═════ THE RECORDS
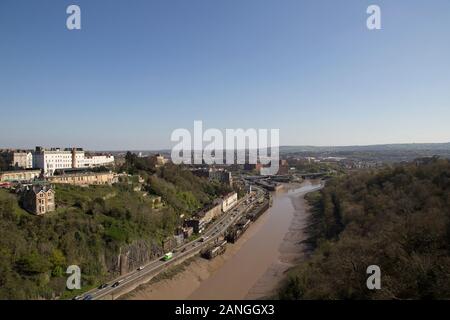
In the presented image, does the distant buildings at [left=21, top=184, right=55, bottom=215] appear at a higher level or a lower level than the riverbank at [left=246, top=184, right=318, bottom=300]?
higher

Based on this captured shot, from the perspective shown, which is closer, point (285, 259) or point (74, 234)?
point (74, 234)

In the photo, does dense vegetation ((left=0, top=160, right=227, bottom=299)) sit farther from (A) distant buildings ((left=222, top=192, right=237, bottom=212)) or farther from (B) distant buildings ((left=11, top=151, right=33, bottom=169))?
(A) distant buildings ((left=222, top=192, right=237, bottom=212))

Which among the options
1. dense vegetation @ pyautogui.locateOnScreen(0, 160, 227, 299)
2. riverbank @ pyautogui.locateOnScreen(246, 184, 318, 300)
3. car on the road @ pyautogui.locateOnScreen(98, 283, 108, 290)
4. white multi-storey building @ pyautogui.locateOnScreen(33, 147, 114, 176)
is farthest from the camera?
white multi-storey building @ pyautogui.locateOnScreen(33, 147, 114, 176)

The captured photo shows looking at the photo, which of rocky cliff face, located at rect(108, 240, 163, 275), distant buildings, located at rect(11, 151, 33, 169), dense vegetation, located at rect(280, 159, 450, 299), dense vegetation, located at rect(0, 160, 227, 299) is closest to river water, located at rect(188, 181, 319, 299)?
dense vegetation, located at rect(280, 159, 450, 299)

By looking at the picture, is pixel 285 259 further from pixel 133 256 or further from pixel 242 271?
pixel 133 256

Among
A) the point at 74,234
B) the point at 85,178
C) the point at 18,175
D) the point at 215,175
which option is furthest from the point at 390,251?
══════════
* [SHORT PROBLEM]:
Could you copy out every row above word for word, leaving the pictures out?

* [EXERCISE RESULT]:
In the presented image, does the distant buildings at [left=21, top=184, right=55, bottom=215] appear at a higher level or a lower level than the riverbank at [left=246, top=184, right=318, bottom=300]?
higher

Based on this captured shot, from the perspective shown, which is closer, point (285, 259) or point (74, 234)?
point (74, 234)

In the photo, does dense vegetation ((left=0, top=160, right=227, bottom=299)) sit farther from (A) distant buildings ((left=222, top=192, right=237, bottom=212)) or farther from (B) distant buildings ((left=11, top=151, right=33, bottom=169))?
(A) distant buildings ((left=222, top=192, right=237, bottom=212))

Which among the options
1. dense vegetation @ pyautogui.locateOnScreen(0, 160, 227, 299)
2. riverbank @ pyautogui.locateOnScreen(246, 184, 318, 300)
3. car on the road @ pyautogui.locateOnScreen(98, 283, 108, 290)
4. white multi-storey building @ pyautogui.locateOnScreen(33, 147, 114, 176)
is farthest from the camera?
white multi-storey building @ pyautogui.locateOnScreen(33, 147, 114, 176)

The captured photo shows looking at the photo, which of rocky cliff face, located at rect(108, 240, 163, 275), distant buildings, located at rect(11, 151, 33, 169), dense vegetation, located at rect(280, 159, 450, 299), dense vegetation, located at rect(0, 160, 227, 299) is closest to river water, located at rect(188, 181, 319, 299)?
dense vegetation, located at rect(280, 159, 450, 299)

By looking at the picture, is pixel 285 259 further from pixel 133 256 or further from pixel 242 271?
pixel 133 256

Among
A) the point at 74,234
B) the point at 85,178
C) the point at 18,175
D) the point at 215,175
which option is furthest from the point at 390,251?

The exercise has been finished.